In his book *Modern Man in Search of a Soul * the psychoanalyst Jung writes: "During the past thirty years, people from all the civilized countries of the earth have consulted me. I have treated many hundreds of patients, the larger number being Protestants, a small number of Jews, and not more than five or six believing Catholics. Among all my patients in the second half of life – there has not been one whose problem in the last resort was not that of finding a religious outlook on life. It is safe to say that every one of them fell ill because he had lost that which the living religions of every age have given to their followers, and none of them has been really healed who did not regain his religious outlook.”
Many believers commit suicide and have mental issues and problems and many atheists are happy; but I agree, it could be easier for an atheist because it’s not a sin, so they don’t have to live on suffering which is good, to me, there is nothing wrong in suicide, it’s the ultimate personal choice and most often a non violent one towards others. I am willing to do it when things get too much hard to handle, it would be an escape from suffering and there is nothing wrong with that.
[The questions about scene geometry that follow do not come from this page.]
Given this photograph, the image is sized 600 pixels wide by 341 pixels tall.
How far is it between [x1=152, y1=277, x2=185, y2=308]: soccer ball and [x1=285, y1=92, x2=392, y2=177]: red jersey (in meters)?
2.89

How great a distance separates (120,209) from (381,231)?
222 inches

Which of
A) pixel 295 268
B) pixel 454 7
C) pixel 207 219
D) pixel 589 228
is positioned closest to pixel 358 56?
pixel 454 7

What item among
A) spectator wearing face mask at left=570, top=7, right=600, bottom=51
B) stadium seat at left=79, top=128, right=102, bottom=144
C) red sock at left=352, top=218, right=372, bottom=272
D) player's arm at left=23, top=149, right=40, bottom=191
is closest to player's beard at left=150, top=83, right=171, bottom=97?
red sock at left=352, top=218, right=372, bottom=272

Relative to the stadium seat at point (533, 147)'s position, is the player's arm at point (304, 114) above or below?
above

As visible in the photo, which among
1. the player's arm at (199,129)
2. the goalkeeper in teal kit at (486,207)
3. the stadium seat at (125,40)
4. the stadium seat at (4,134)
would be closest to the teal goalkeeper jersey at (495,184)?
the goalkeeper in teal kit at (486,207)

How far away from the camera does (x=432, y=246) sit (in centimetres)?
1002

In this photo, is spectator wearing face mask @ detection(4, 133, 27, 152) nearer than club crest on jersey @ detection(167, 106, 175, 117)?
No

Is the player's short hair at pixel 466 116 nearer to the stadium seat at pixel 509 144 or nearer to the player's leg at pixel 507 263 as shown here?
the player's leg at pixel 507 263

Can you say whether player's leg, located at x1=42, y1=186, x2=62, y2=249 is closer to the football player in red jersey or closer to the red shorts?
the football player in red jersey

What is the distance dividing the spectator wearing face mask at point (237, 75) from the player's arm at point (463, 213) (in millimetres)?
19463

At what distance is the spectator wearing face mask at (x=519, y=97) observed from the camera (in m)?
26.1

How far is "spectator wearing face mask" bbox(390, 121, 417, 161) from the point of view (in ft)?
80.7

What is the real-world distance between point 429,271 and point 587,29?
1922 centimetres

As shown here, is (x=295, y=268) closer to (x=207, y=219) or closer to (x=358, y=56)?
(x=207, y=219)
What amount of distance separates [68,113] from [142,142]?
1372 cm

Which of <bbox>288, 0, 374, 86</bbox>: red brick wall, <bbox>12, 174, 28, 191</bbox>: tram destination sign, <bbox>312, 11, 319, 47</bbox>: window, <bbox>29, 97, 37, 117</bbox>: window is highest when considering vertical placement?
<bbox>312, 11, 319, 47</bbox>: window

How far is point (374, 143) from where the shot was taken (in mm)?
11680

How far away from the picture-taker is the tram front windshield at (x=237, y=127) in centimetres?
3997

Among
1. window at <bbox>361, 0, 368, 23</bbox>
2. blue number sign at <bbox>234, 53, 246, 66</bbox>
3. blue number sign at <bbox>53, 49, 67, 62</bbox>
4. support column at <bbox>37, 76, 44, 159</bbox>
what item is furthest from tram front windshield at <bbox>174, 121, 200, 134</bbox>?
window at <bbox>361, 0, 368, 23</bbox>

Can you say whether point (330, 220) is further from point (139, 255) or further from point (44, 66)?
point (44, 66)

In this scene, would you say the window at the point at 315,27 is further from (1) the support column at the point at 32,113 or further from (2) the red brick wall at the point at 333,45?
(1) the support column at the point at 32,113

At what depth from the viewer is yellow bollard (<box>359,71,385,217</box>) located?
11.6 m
Not all atheists are existentialists and get to the core of life philosophies, there are also some religious groups who support suicide. People give different meanings to their lives, we are more attached to the original meanings that were given to us when we were born and programmed to believe, hard to dismiss and become unchained, that’s why some may get lost when they lose their programming, their country, culture, religions, it may be easier on others who seek other bigger meanings than these and/or create their own for happiness by finding or creating them and they could be often unrelated to religions.